Long-term low emission development strategies, also known as low-emission development plans or “low-emission pathways,” are long-term plans that outline how a country, city, or region will reduce its greenhouse gas emissions over time in order to address climate change. These strategies typically include a combination of measures such as increasing the use of renewable energy, improving energy efficiency, reducing deforestation and other land use changes, and implementing other climate change mitigation measures. These strategies are an important part of the Paris Agreement, which calls on countries to develop and submit plans for transitioning to low-carbon economies. These plans help countries to set specific, measurable, achievable, relevant, and time-bound (SMART) targets for reducing their emissions and to track their progress over time.
“Long-term national climate strategies are an important tool to think through carbon dioxide removal at the national level and we advocate that they should be made compulsory under the UNFCCC, as opposed to their current optional status,” said Mr Smith.
The study examined 41 LT-LEDS submitted to the UNFCCC before the start of 2022, capturing those published in and around COP26 — and totalling 3,885 pages — to determine how countries quantify and discuss CDR. The analysed strategies are mostly from the Global North and cover 58% of global 2019 greenhouse gas emissions and around 74% of global GDP.

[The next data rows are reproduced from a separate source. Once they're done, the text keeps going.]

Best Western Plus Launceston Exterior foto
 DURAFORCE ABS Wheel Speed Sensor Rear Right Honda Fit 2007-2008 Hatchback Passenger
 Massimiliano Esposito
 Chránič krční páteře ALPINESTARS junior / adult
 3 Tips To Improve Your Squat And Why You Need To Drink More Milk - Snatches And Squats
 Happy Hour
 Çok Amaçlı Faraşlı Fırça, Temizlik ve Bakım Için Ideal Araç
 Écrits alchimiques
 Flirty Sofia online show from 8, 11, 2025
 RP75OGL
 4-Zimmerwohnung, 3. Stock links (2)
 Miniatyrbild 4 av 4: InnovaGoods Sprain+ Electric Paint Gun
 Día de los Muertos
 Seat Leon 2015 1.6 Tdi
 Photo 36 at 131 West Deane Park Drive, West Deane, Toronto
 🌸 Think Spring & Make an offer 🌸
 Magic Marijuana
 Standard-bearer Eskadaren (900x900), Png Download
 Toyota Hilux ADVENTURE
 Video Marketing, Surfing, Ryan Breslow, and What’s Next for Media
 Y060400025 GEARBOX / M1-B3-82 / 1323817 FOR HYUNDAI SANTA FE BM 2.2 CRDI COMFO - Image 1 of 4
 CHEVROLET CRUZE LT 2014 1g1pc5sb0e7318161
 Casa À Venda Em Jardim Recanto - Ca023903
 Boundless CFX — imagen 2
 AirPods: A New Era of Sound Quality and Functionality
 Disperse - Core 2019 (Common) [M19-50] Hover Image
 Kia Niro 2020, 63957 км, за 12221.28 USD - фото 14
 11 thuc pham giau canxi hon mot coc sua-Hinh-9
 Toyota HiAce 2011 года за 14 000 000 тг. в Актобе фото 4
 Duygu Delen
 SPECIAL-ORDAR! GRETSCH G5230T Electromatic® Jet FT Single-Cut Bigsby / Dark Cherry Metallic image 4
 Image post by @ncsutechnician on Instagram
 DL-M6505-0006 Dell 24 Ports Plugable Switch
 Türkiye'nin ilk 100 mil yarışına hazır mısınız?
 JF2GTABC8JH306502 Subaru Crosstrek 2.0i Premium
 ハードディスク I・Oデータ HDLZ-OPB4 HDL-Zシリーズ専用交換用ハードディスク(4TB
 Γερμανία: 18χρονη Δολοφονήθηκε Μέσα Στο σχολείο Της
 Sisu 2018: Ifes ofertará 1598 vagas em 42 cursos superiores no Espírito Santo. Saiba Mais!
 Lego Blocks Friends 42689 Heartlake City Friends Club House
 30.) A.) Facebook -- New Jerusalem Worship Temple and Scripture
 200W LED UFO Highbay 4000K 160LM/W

The findings show that enhancing forest and soil carbon sinks are the most advocated strategies but are only explicitly quantified in 12. Remaining difficult to decarbonise emissions by 2050 are only quantified in 20 strategies and most of them use forests to achieve national net-zero targets.
Strategies that quantify both the remaining difficult to decarbonise emissions and carbon dioxide removal identify national constraints, such as wildfire risks to forests and limited geological CO2 storage capacity. Strategies also highlight the need for international cooperation.
Co-author Dr Naomi Vaughan, Associate Professor in Climate Change at UEA, said: “With more countries submitting long-term national climate strategies during COP27, the UNFCCC should urgently strengthen its reporting requirements.
“Carbon dioxide removal is an important part, together with reducing emissions, of how countries will reach net zero. National level analysis is needed to determine how countries plan on incentivising different CDR methods.
“This combines with an urgent need to scale-up efforts to reduce emissions and develop CDR methods to meet the scales needed to reach Paris Agreement temperature targets.”